Some work, and others don’t. A success is “Surgery Through the Ages,” a book Kline dissected to produce a thoroughly disturbing conglomeration of macabre images that inspire trepidation about what the book might have contained in its normal manifestation. Another weird highlight is Kline’s treatment of “The Illustrated Medical Encyclopedia (for Home Use).”

Kline also produced a series of maps, each constructed from parts of other maps to create fantasy continents in which India butts up against Michigan, Mexico against Chad, and so on.

One pictures wandering through a library of Kline’s massacred books and maps, searching for directions to Toronto or some information on killer whales, but encountering only fragments of visual information more likely to confuse than inform. And that seems to be part of the point.

By meticulously deconstructing books and engineering teratomatic continents from fragments of maps, Kline has perfected two separate and equally compelling styles of object-making. What those objects imply, beyond an apparent disdain for organized systems of literature and cartography, is less clear. Is it a plea for randomization in all things? A quasi-environmental statement on continental drift? A simple desire to organize the world according to visual information?

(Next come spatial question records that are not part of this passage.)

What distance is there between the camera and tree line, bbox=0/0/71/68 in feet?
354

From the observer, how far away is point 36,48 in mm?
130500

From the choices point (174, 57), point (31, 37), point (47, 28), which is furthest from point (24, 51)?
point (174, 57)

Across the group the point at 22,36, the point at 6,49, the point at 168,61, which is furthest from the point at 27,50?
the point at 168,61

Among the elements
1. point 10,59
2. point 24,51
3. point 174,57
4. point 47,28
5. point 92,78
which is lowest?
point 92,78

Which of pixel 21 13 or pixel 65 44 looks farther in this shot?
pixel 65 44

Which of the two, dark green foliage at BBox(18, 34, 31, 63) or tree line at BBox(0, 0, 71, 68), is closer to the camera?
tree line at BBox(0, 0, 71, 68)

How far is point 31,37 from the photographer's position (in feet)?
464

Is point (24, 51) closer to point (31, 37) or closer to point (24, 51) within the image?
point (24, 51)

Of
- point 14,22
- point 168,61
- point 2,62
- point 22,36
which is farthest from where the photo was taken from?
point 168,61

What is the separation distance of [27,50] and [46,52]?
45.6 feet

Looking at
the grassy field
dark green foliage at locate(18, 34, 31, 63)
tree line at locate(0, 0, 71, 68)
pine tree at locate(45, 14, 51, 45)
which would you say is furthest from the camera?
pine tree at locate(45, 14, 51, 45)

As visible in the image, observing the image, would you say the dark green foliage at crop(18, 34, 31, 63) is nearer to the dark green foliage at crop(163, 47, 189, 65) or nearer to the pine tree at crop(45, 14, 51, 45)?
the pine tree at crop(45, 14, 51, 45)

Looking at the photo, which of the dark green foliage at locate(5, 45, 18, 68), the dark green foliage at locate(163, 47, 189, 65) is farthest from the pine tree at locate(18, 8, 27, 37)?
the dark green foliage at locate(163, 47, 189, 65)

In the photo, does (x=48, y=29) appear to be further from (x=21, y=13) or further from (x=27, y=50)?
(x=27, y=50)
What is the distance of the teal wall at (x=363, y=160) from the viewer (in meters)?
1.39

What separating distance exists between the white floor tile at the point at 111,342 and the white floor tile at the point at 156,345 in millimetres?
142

In any case, the intellectual impetus behind this particular body of work from Kline seems underdeveloped, visually fascinating though the individual pieces may be. It’s not exactly groundbreaking information, as the show’s accompanying essay states, that the world’s information is organized in misleading ways, or that the so-called wisdom in many books may very well be subjective. Kline’s exhibition makes that point exceedingly well, but it stops short of contemplating an alternative.